── TEXTO CITADO ──

Rangel Alves da Costa*
Enquanto algumas tradições juninas vão
rareando ou sumindo, outros usos vão tentando se manter a todo custo, e a cada
ano se mostrando até mais persistentes. Este é o caso das alpercatas de couro
cru, de tiras mais finas e solado pouco resistente, também chamadas
priquitinhas.
Não há que duvidar que o nome da sandália
surgiu de forma mal intencionada. Mas de qualquer modo não há São João ou São
Pedro sem priquitinha e não há festança do mês onde ela não seja avistada,
cheirando ou não, moldurando os pés nordestinos. Assim como a roupa florida, a
camisa listrada, o chapéu, a fogueira, o rojão, a sanfona, a canjica, o forró e
o quentão, a priquitinha cheira mesmo é a prazer junino, a festança, a diversão
caipira. Mas muitos usam a qualquer tempo, pelo simples conforto que ela
proporciona.
Todo nordestino conhece e gosta de uma
priquitinha, principalmente por possuir a feição caipira apropriada ao período
junino, ser muito mais leve que as autênticas “aprecatas” de couro cru e também
pelo preço bem mais acessível. Tais características a torna muito utilizada
pelos quadrilheiros e pela juventude quando se enfeita para os forrós e outros
festejos juninos. Por ser oferecida pelas ruas, esquinas e através de
ambulantes, e de todos os tamanhos, não há pai que não se sinta atraído por uma
para o seu pequenino.
Os livros e dicionários conceituam de maneira
diversificada a priquitinha, ora de modo correto ora de modo depreciativo ou
jocoso. Afirmam ser uma sandália típica
nordestina feita de couro cru, mas também o nome dado a uma sandália
malcheirosa e muito em voga entre os nordestinos. É a sandália feita
artesanalmente e vendida no período junino, de aparência atraente, porém com um
cheiro não muito agradável. E ainda que é o apelido de uma sandália fedorenta.
Com efeito, a priquitinha é malcheirosa,
principalmente se feita realmente de couro cru, ainda que com correias muito
mais finas que as alpercatas nordestinas de uso comum na região sertaneja. Todo
chinelo de couro é fedido, e quando o couro está novo então. Quando molhado
fica ainda pior, com cheiro quase insuportável. Como o mês de junho é sempre
propício a fortes chuvaradas, então muita priquitinha malcheirosa vai passando
pelas ruas ou chinelando pelos salões e arraiás.

───
── DADOS REGISTRADOS ──

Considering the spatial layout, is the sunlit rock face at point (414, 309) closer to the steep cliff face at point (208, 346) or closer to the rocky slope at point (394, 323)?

───

• [CONJUNTO DE TAREFAS]:
1. No texto sobre as priquitinhas, por que muita gente usa essa sandália em qualquer época do ano?
2. Devolva sem alterações o trecho do texto sobre as priquitinhas que vai de "Todo nordestino conhece" até "o seu pequenino.".
A listagem é um material à parte, sem relação com o texto.

• [RESPOSTAS POR TAREFA]:
1. Pelo simples conforto que ela proporciona.

2.
Todo nordestino conhece e gosta de uma
priquitinha, principalmente por possuir a feição caipira apropriada ao período
junino, ser muito mais leve que as autênticas “aprecatas” de couro cru e também
pelo preço bem mais acessível. Tais características a torna muito utilizada
pelos quadrilheiros e pela juventude quando se enfeita para os forrós e outros
festejos juninos. Por ser oferecida pelas ruas, esquinas e através de
ambulantes, e de todos os tamanhos, não há pai que não se sinta atraído por uma
para o seu pequenino.